"[Growing up] is hard and nobody understands." // https://www.homestuck.com/story/2391

Decently busy day today. Woke up late on account of sleeping late last night. Skipped breakfast. Made coffee just before heading out to drive to school at 1:10. Camera, backpack, water bottle. Bought some lunch at the dining hall, microwaved my coffee, headed out and took a seat. Garlic bread was very hard but I got it down anyway. Watched a couple episodes of The Nanny, both in season 1. Danny proposes to Fran, in the first episode I watched. Fran and Gracie go to a mother-daughter pageant, Fran subbing in for the late Sarah Sheffield, in the second episode.
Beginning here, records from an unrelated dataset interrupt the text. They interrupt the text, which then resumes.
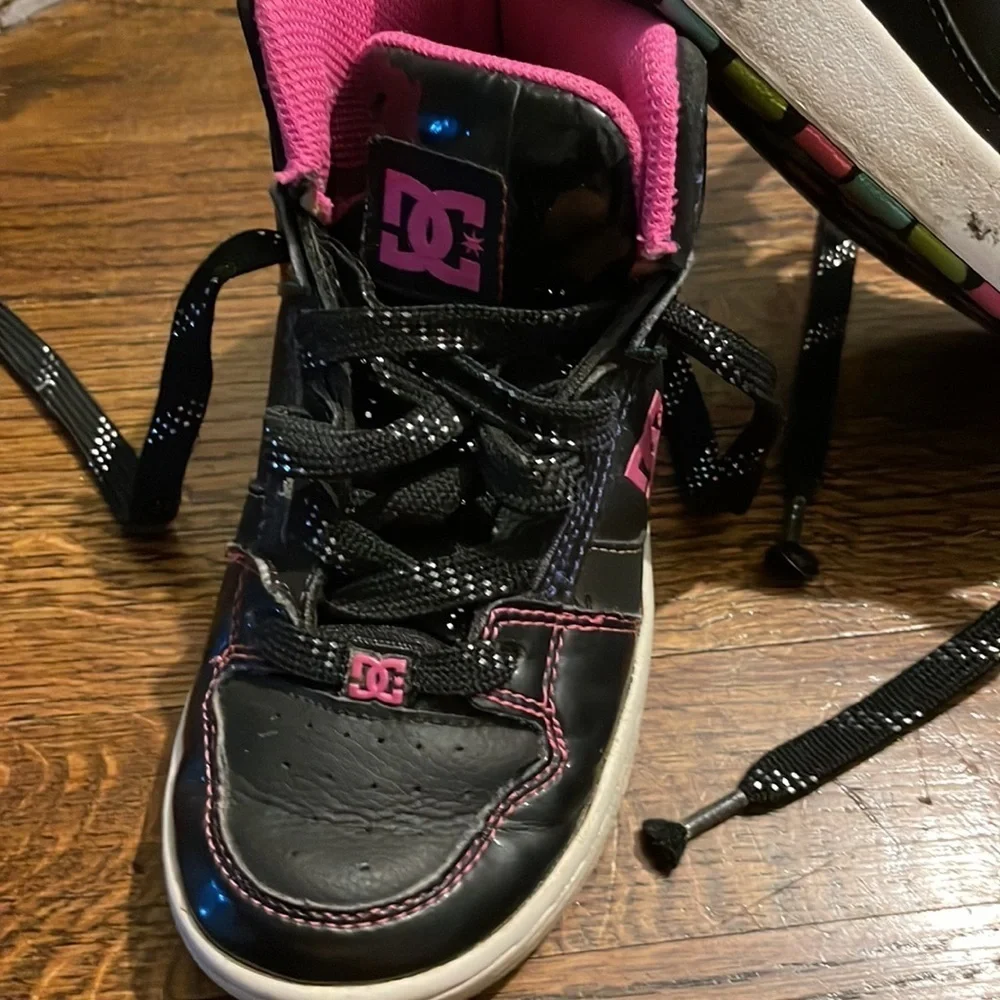 DC edgy shoes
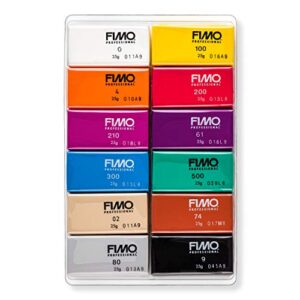 Alternative view of STAEDTLER FIMO Professional — Pâte polymère 12 x 25 g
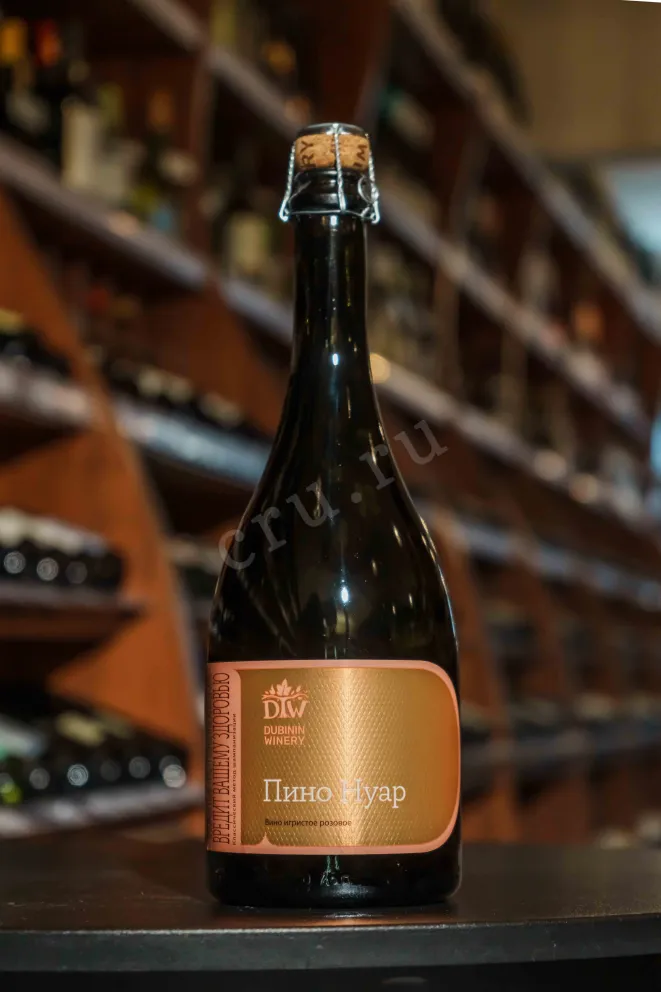 В магазине Крю Профи Dubinin Winery Pinot Noir Rose 2022 0.75 л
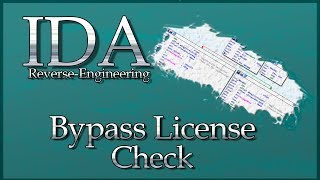 Reverse-Engineering - Bypass License Check / Crack Program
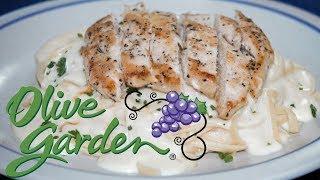 Chicken Alfredo Olive Garden Style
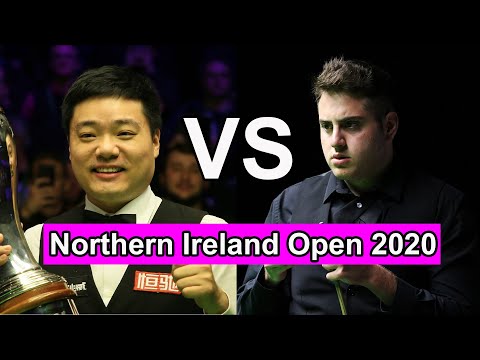 DING JUNHUI VS EDEN SHARAV Northern Ireland Open 2020 FULL MATCH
Some guy came up to me and asked the time and asked for a dollar, but one look at his face and I was transported to last year when this same man asked me for two dollars in approximately the same area and practically sprinted off. I responded very coldly, that it was 3pm, packed up, and left. I took a walk around campus for half an hour. Didn’t take many photos but I was so jarred by the incident. Checked out the Media and Learning Center for a few minutes, then went outside again. Came around back to the ATC, sat down at the chair near the door, and worked on a reading response for my public speaking class. Read up a bit on the Fellow Opus and some user reports on it, and then headed up to Python class upstairs. Mentally checked out 15 minutes into class, about modules and strings, class ended early at 6:40, and I headed out. Drove home, had some dinner – stir fried green string beans and shrimp, and on choy soup. Very good. Had a couple tangerines for dessert and worked on the UC application. No responses from friend group Discord. Got more and more irritated trying to answer the last prompt (which was actually two, since I wanted to draft as much as possible) and I went digging through my children-of-night channel and my commonplace book and my other writing notes and I decided, fuck it, I’m writing about my conviction for the future. But I just feel so angry that these “personal insight” questions have been anything but insightful, have been anything but intuitive. I don’t think I’m that unaccomplished. But their framing – I checked with Bing on this – is asking me to compare and evaluate myself and it’s like, who the fuck do I even compare myself to? That hypothetical bland average transfer applicant with a 3.4 GPA and two extracurriculars beat me out yesterday. I don’t hate many things but I hate having to evaluate myself on a rubric that doesn’t exist.